A practical translation: the brands most exposed to AEO downside are those whose reviews concentrate negative volume in topics LLMs treat as factual (sizing inaccuracy, durability failures, painful returns process). The brands most exposed to AEO upside are those who can shift the off-site conversation by solving the underlying problem, particularly sizing, where the friction is solvable with technology.
Recommendations: what fashion and luxury brands should do now
The data points everywhere, but it points hardest at one place. Size and Fit is the largest, loudest, and most negative driver of conversation across the entire industry. It is the single biggest off-site signal LLMs are receiving about fashion brands today. It is also, fortunately, the most solvable. Four priorities follow from the findings.
Priority 1. Solve the fit problem at the source
Roughly 45% of all apparel reviews discuss Size and Fit; 25% of all apparel reviews are explicitly negative on it. Every one of those reviews is feeding the AI model that recommends, or fails to recommend, your product to the next shopper. A brand that reduces its share of negative fit reviews by even five percentage points changes the AI narrative materially.
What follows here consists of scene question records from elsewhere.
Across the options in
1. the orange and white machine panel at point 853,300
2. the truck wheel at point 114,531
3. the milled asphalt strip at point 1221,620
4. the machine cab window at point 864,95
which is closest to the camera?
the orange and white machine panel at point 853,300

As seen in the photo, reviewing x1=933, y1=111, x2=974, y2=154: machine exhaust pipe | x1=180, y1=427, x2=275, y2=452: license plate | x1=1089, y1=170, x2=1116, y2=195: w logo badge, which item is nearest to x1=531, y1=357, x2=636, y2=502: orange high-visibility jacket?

Four interventions move the needle, and they reinforce each other when deployed together.
AI Size Advisor: personalised recommendation at the point of choice
A size advisor takes a few inputs from the shopper (height, weight, body shape preferences) and returns a SKU-specific size recommendation calibrated against the brand's actual fit data. The Measmerize AI Size Advisor does this in real time on the product detail page. Brands deploying size advisors typically see a step-change in conversion (shoppers who would otherwise abandon out of fit uncertainty complete the purchase) and a measurable drop in return rates driven by wrong-size returns. Critically, fewer wrong-size returns produce fewer angry reviews, and those negative reviews are the off-site signal LLMs are reading.
AI Body Scanner: precise body measurement via mobile
Body shape is the missing input that size charts cannot fix. Two consumers with identical heights and weights routinely take different sizes in the same brand. The Measmerize AI Body Scanner uses a standard smartphone camera to produce a body measurement profile in under 30 seconds, then feeds that profile into size recommendations across the brand's catalogue. The scanner is most valuable for premium and luxury brands whose fits are more cut-specific and whose shoppers are most penalised when the size is wrong.
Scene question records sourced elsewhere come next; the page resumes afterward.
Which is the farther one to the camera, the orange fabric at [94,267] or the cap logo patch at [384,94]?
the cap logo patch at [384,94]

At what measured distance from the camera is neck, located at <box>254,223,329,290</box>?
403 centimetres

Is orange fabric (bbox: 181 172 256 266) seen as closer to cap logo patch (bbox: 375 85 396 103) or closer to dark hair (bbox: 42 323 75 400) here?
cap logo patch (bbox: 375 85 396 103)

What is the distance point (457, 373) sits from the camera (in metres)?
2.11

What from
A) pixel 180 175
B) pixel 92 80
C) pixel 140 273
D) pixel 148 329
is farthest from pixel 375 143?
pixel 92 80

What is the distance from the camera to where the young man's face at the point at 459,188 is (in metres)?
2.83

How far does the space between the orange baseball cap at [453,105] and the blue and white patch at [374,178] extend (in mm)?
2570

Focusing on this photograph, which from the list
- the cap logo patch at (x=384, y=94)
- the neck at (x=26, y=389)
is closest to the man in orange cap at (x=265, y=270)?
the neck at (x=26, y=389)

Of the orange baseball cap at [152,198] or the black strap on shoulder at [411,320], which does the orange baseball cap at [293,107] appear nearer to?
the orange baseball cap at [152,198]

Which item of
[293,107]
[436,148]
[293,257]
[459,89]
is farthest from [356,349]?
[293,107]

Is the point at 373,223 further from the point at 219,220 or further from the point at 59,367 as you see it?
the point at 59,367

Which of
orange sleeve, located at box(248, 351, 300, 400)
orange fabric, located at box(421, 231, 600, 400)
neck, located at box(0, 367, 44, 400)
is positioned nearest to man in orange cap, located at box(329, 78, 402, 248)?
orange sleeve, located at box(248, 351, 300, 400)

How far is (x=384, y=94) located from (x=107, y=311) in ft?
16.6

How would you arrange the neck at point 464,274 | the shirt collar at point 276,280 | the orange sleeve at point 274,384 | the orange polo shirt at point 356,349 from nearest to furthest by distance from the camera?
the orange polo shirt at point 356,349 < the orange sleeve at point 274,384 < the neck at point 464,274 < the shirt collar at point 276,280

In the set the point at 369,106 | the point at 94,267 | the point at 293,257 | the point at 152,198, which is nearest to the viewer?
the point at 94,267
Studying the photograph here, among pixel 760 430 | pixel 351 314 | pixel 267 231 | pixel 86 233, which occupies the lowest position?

Accurate brand-specific size charts
Surprisingly few brands publish size charts that match the garments they ship, relying on brand-level size charts. Industry-standard size charts are the lowest-cost intervention with the highest immediate return: clean up the chart, calibrate against the garment, publish per-style variations where they exist. The Measmerize Smart Size Charts product industrialises this, pulling actual garment measurements from production data and serving them dynamically on the product page, converted as body measurements (easier for the consumer to use). For mass-market brands whose 30% negative-on-fit ratio sits at the heart of the AEO problem, this is the table-stakes fix.
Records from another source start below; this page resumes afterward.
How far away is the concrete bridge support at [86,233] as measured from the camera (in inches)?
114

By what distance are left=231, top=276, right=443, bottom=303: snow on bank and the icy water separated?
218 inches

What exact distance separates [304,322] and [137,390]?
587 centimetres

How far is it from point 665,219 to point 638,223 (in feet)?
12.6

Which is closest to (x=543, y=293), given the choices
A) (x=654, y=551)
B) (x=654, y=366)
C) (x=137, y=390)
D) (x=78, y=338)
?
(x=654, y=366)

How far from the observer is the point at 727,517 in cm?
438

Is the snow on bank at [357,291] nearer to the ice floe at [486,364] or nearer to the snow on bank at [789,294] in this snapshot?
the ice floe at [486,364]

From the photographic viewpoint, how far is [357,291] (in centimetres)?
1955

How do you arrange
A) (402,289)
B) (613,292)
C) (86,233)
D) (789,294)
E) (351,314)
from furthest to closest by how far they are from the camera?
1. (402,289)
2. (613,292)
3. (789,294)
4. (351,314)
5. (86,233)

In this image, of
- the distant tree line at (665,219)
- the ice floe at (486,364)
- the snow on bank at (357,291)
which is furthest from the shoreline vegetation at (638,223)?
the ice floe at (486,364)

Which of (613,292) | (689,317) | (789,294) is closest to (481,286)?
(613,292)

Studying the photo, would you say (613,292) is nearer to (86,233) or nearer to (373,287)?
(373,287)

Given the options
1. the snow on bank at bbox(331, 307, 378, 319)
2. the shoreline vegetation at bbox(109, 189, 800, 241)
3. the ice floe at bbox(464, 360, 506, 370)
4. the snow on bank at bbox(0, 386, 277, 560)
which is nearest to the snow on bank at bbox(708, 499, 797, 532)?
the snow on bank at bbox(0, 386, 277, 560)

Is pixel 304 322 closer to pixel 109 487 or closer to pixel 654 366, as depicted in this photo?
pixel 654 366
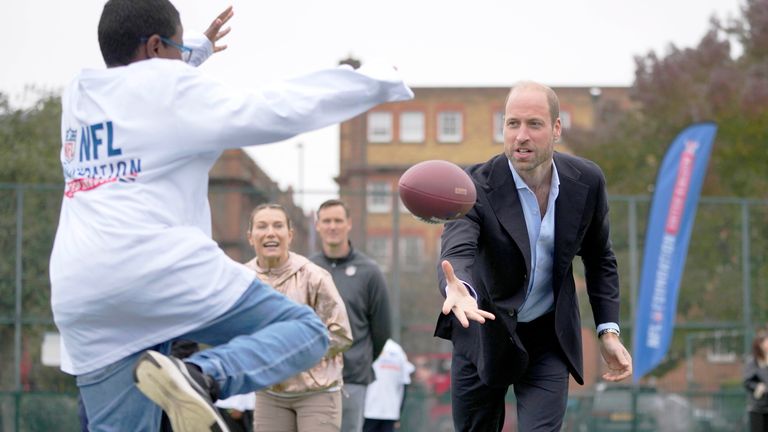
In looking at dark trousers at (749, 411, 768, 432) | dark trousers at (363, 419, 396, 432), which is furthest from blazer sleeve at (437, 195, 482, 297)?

Virtual Try-On: launching July 2026
Sizing alone does not tell the shopper whether a garment will drape and proportion the way they hope. Virtual try-on closes that loop by rendering the garment on a body model derived from the shopper's own measurements. The Measmerize Virtual Try-On capability launches in July 2026, designed for total look (apparel + footwear + accessories). The combination of size recommendation, body scan, accurate charts, and virtual try-on covers the full decision path, and shifts the share of fit-related complaints reaching the off-site graph downward across every node.
Priority 2. Make quality and craftsmanship visible
In luxury footwear, Quality and Construction draws 25% negative sentiment. In luxury handbags, Quality dominates the conversation at 50% of all reviews. These complaints land hardest precisely because they undermine the price premium. The solution is partly product (the underlying make has to hold up) and partly representation.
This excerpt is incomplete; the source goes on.